Subject terms: Electrical and electronic engineering, Mathematics and computing

Introduction

Recently, information security has received considerable attention due to the appearance of serious problems with multimedia data, such as illegal distribution, copying, authentication, and editing. Among the techniques followed to avoid these problems, digital watermarking is a technology used to ensure law enforcement and copyright protection of multimedia data. Digital watermarking methods secure multimedia data by embedding copyright information (known as a watermark) imperceptibly and securely into the host in a way that resists any possible manipulation, whether intentional or unintentional, that attempts to delete or damage the watermark.

Exercise instructions:
1. Condense the paragraph of the watermarking introduction that begins "Recently, information security" into a short list that keeps its main facts.
2. Pick up the watermarking introduction after its final sentence and carry it forward.

(Stored items from a collection)

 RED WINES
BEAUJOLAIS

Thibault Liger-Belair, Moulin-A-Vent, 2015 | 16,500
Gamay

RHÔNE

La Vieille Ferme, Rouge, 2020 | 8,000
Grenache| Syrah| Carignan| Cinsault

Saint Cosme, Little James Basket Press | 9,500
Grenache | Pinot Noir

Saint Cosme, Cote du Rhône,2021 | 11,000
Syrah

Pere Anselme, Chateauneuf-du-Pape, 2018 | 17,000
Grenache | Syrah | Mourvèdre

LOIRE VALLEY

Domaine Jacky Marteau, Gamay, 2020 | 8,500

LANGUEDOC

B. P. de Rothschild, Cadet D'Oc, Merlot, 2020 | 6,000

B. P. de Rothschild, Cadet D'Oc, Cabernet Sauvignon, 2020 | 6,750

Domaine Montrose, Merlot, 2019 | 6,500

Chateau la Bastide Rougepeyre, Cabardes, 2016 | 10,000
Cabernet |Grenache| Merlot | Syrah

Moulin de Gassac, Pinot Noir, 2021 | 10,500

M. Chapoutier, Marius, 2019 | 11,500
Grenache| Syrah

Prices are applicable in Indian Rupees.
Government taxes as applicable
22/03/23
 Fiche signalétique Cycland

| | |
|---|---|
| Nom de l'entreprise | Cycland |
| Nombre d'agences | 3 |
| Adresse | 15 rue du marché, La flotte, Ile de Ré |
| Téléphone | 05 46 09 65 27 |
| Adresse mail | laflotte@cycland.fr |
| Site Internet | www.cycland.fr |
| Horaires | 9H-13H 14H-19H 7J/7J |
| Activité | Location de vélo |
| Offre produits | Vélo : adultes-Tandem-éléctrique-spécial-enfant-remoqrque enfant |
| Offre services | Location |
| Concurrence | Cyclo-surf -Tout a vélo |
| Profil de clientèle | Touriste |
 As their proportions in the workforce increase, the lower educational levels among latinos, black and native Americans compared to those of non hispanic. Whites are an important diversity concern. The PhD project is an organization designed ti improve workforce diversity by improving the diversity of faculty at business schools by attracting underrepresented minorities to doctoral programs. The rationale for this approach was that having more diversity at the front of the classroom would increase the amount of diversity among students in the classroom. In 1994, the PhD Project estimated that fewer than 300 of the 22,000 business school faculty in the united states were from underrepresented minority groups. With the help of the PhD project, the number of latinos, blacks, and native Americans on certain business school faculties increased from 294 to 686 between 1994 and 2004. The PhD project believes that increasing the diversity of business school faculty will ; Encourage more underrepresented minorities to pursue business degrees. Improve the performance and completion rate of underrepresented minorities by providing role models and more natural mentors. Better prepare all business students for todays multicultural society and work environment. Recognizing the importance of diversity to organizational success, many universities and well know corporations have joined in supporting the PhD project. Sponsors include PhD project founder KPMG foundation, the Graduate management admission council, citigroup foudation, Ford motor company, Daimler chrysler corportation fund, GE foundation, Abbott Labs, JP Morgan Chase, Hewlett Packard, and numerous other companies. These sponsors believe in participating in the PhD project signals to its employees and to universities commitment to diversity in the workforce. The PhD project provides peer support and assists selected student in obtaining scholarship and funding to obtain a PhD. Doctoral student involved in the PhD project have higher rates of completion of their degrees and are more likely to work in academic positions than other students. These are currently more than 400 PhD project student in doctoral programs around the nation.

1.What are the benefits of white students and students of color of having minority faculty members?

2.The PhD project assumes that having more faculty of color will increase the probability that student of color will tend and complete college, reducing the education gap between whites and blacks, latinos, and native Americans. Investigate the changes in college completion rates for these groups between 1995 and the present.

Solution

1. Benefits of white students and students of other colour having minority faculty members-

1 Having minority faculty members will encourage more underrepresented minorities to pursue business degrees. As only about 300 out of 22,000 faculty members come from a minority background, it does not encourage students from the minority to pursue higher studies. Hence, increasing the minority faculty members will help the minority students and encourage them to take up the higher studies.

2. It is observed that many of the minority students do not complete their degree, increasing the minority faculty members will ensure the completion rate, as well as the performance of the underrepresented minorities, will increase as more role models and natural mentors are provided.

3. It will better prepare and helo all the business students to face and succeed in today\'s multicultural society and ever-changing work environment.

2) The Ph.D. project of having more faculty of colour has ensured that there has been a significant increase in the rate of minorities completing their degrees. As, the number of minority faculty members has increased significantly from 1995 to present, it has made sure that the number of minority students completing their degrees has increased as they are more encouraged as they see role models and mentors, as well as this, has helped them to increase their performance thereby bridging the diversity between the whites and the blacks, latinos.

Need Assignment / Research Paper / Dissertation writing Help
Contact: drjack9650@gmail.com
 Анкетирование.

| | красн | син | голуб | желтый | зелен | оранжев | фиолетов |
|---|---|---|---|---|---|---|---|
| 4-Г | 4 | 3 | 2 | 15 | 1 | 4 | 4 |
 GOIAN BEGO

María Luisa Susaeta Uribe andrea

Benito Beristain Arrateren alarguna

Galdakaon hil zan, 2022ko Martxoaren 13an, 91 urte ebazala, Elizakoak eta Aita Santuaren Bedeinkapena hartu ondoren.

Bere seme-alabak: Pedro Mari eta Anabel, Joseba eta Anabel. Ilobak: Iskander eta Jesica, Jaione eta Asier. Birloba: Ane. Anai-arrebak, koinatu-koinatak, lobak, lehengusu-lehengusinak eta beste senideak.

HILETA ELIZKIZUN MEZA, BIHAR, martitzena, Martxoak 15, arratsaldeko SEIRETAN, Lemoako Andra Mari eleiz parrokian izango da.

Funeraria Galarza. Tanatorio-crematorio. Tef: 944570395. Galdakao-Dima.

Answers:
1.
- Information security has received considerable attention because of serious problems with multimedia data: illegal distribution, copying, authentication, and editing.
- Digital watermarking is one technique used against these problems. It supports law enforcement and copyright protection of multimedia data.
- The method embeds copyright information, called a watermark, imperceptibly and securely into the host.
- The watermark is meant to resist any manipulation, intentional or unintentional, that attempts to delete or damage it.

2.
Several watermarking methods for audio signal protection have been published in the literature, which can be mainly classified into two categories: time domain methods and transform domain methods. The methods in the first category^{1, 2} are the simplest; they embed the watermark by directly modifying the host signal samples. However, these methods are generally not very robust to various common signal processing manipulations. In contrast, the second category methods are more robust by embedding the watermark into transform coefficients; examples include the discrete wavelet transform (DWT)^3–5, discrete cosine transform (DCT)⁶, singular value decomposition (SVD)⁷, and lifting wavelet transform (LWT)⁸. Moreover, to improve the performance, hybrid audio watermarking methods have been proposed that adopt two transforms, such as DWT-DCT⁹, DWT-DTMT¹⁰, and DWT-SVD¹¹.

The main limitations of the existing audio watermarking systems are low robustness, in particular to shifting modification, and high computation cost, especially for long-duration audio.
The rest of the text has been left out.